Hydraulic fracturing is increasingly critical for development of natural gas resources in tight sands and gas shales [1-8]. Hydraulic fracturing can be significantly influenced by the geometry and properties of pre-existing natural fractures. While the geometry of hydraulic fractures is driven primarily by the in situ stress field, rock mass anisotropy, and natural fractures in particular, can determine the details of hydrofrac location, size, and orientation. Hydraulic fracture size can be limited by leak-off to natural fractures, but can also be increased where the hydrofrac can extend by propagation of new and reactivation of natural fractures, rather than expending energy on intact rock breakage. This paper describes the development and verification of a discrete fracture network (DFN) approach for modeling the interaction between natural fractures and hydraulic fractures during the hydro fracturing process, see (Figure 1).
The propagation of hydraulic fractures is assumed to be controlled by:
? The reservoir in situ effective stress, defined by the total stress tensor and reservoir pressure.
? The rock matrix strength, deformability, heterogeneity and anisotropy.
? The geometry, mechanical, and flow properties of the natural fracture system.
? The configuration and operation of the hydraulic injection process itself.
Since hydraulic fracture propagation generally occurs in tension, the minimum principal stress determines both the direction and extent of the hydraulic fracture. In many tectonic settings, the vertical stress is the major principal stress, with the maximum and minimum horizontal stresses on the order of 60% or more of the lithostatic stress.

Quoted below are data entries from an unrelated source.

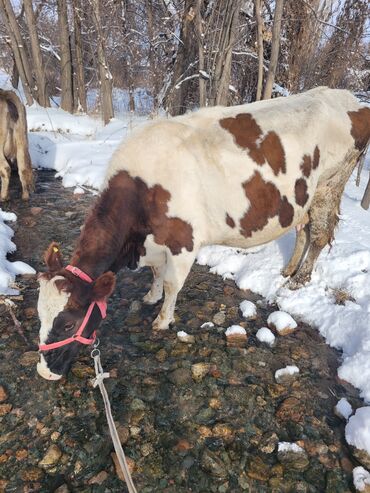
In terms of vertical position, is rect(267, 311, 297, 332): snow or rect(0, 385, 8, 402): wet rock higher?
rect(267, 311, 297, 332): snow

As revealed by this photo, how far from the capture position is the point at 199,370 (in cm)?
339

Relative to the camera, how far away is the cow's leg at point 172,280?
3588mm

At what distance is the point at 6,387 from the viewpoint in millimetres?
3080

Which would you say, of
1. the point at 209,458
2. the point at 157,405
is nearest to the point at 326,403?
the point at 209,458

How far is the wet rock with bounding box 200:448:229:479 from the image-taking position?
2.54 metres

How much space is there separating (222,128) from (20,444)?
3159 millimetres

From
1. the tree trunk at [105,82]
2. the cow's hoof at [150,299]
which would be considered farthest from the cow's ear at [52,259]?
the tree trunk at [105,82]

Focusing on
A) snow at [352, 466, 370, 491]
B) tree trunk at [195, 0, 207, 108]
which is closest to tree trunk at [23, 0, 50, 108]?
tree trunk at [195, 0, 207, 108]

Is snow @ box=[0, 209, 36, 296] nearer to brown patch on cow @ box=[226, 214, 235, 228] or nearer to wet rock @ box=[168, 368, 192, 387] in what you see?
wet rock @ box=[168, 368, 192, 387]

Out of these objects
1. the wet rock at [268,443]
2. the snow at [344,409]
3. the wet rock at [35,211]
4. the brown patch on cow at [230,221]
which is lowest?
the wet rock at [35,211]

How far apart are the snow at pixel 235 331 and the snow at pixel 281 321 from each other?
0.38 m

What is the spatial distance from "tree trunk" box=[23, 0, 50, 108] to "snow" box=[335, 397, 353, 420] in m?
14.8

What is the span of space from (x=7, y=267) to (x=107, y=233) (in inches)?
87.2

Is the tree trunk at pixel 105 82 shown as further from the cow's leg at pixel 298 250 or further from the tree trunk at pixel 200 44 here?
the cow's leg at pixel 298 250
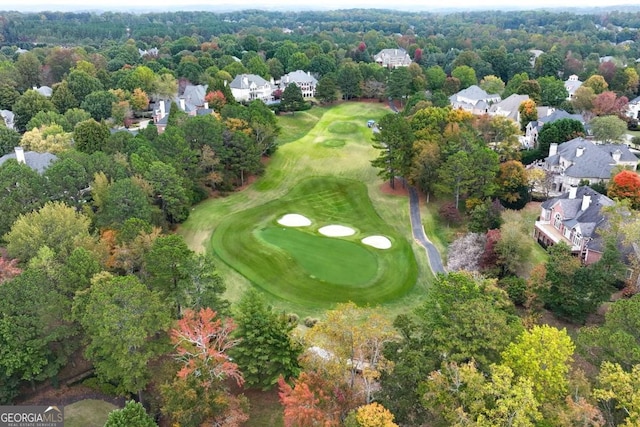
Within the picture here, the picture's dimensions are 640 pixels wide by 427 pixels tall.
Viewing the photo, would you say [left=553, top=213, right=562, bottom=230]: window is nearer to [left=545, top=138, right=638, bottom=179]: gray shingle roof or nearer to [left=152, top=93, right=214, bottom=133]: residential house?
[left=545, top=138, right=638, bottom=179]: gray shingle roof

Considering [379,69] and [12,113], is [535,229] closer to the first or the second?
[379,69]

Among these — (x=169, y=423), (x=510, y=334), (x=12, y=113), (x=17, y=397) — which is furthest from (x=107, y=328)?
(x=12, y=113)

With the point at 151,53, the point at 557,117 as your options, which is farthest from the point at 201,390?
the point at 151,53

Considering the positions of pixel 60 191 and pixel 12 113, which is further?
pixel 12 113

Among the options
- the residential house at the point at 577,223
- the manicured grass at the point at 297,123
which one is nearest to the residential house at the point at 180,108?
the manicured grass at the point at 297,123

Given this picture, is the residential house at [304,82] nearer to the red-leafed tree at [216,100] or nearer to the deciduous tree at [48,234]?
the red-leafed tree at [216,100]

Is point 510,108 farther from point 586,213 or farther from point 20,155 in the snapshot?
point 20,155
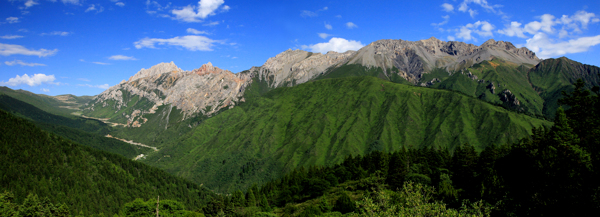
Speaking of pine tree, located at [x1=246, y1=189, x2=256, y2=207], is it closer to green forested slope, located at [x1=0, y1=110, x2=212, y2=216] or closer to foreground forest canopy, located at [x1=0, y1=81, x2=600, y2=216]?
foreground forest canopy, located at [x1=0, y1=81, x2=600, y2=216]

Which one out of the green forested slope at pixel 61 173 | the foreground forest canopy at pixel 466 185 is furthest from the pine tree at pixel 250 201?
the green forested slope at pixel 61 173

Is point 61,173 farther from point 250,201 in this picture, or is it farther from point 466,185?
point 466,185

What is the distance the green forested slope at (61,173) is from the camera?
143 meters

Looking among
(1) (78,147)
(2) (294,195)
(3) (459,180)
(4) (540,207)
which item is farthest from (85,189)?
(4) (540,207)

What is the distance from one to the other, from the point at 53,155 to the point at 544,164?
209273mm

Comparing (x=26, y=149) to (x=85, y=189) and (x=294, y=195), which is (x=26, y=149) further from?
(x=294, y=195)

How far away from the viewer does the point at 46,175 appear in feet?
503

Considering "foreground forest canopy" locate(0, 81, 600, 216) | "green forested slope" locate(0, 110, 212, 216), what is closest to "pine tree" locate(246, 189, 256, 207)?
"foreground forest canopy" locate(0, 81, 600, 216)

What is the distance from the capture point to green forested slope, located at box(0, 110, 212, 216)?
143 m

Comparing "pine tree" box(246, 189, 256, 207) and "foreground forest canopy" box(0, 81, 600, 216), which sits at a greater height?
"foreground forest canopy" box(0, 81, 600, 216)

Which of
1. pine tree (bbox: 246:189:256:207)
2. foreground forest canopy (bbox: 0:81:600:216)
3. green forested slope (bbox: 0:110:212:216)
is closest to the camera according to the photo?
foreground forest canopy (bbox: 0:81:600:216)

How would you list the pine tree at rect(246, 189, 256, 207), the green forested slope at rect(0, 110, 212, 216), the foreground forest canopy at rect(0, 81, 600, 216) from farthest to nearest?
the green forested slope at rect(0, 110, 212, 216)
the pine tree at rect(246, 189, 256, 207)
the foreground forest canopy at rect(0, 81, 600, 216)

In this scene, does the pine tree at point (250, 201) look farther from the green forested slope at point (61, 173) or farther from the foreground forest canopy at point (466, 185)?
the green forested slope at point (61, 173)

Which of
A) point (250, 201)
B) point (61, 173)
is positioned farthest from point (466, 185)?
point (61, 173)
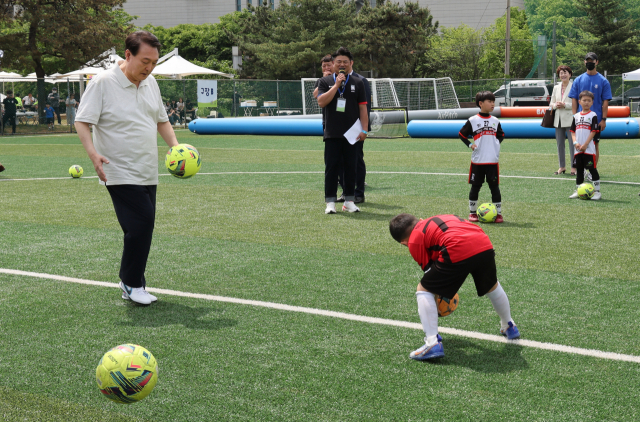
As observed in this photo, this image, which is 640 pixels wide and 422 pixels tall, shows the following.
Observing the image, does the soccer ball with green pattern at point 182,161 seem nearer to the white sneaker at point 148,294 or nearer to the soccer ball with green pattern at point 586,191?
the white sneaker at point 148,294

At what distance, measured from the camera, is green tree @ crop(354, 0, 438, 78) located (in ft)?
195

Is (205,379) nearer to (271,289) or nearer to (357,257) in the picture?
(271,289)

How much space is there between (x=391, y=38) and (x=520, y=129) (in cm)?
3878

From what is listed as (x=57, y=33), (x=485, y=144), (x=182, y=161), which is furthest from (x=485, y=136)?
(x=57, y=33)

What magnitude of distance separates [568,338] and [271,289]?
96.3 inches

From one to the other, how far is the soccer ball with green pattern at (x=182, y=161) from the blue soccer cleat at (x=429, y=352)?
2.68 metres

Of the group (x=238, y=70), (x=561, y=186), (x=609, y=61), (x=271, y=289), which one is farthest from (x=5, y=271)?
(x=609, y=61)

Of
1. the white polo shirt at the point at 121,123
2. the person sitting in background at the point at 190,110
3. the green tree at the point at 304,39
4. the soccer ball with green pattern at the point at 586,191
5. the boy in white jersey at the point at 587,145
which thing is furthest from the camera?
the green tree at the point at 304,39

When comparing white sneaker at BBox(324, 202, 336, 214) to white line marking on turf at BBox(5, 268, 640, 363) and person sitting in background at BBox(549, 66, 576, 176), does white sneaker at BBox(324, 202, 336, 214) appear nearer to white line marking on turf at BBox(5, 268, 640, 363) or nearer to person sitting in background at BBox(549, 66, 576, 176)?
white line marking on turf at BBox(5, 268, 640, 363)

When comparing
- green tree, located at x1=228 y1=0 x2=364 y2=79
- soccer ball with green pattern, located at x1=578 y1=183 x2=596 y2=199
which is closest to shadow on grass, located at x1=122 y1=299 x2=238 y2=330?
soccer ball with green pattern, located at x1=578 y1=183 x2=596 y2=199

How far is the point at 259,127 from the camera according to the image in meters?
27.9

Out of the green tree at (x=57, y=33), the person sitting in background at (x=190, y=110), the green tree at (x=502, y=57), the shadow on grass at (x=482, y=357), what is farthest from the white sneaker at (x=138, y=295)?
the green tree at (x=502, y=57)

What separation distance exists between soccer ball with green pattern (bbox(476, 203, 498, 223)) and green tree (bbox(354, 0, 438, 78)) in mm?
50310

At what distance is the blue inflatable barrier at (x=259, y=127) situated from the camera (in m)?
27.0
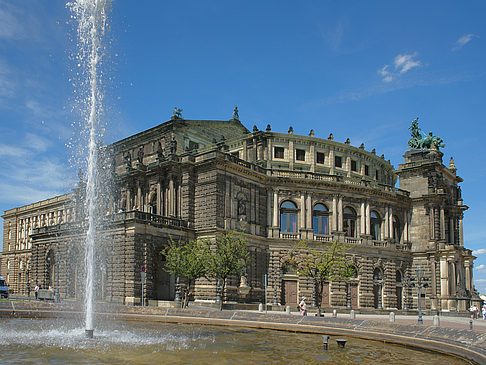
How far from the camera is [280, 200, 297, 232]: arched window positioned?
59594 mm

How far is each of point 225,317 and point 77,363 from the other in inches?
578

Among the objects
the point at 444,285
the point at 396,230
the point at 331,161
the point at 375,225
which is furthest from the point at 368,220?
the point at 444,285

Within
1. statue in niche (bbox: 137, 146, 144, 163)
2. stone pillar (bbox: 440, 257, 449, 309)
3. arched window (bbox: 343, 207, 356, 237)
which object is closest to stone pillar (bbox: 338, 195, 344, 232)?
arched window (bbox: 343, 207, 356, 237)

Hydraulic fractures propagate where the effective normal stress on the plane of hydrofracturing is less than the tensile strength of the rock in that direction, reffered to as the “rock toughness” (Zobak, 2007). For sedimentary rocks such as shale, this toughness can be highly anisotropic, such that the direction of hydraulic fracture propagation can deviate from the normal to the normal to the direction of minimum stress (i.e, the direction of maximum horizontal stress), see (Warpinski, 1982). This same fracture fluid pressure propagates into the connected natural fracture system. Where the resulting effective minimum stress is less than the fracture toughness, natural fractures can open and extend in tension. Where the resulting effective stress state exceeds the shear strength, the natural fractures are reactivated, and can move and potentially propagate in shear.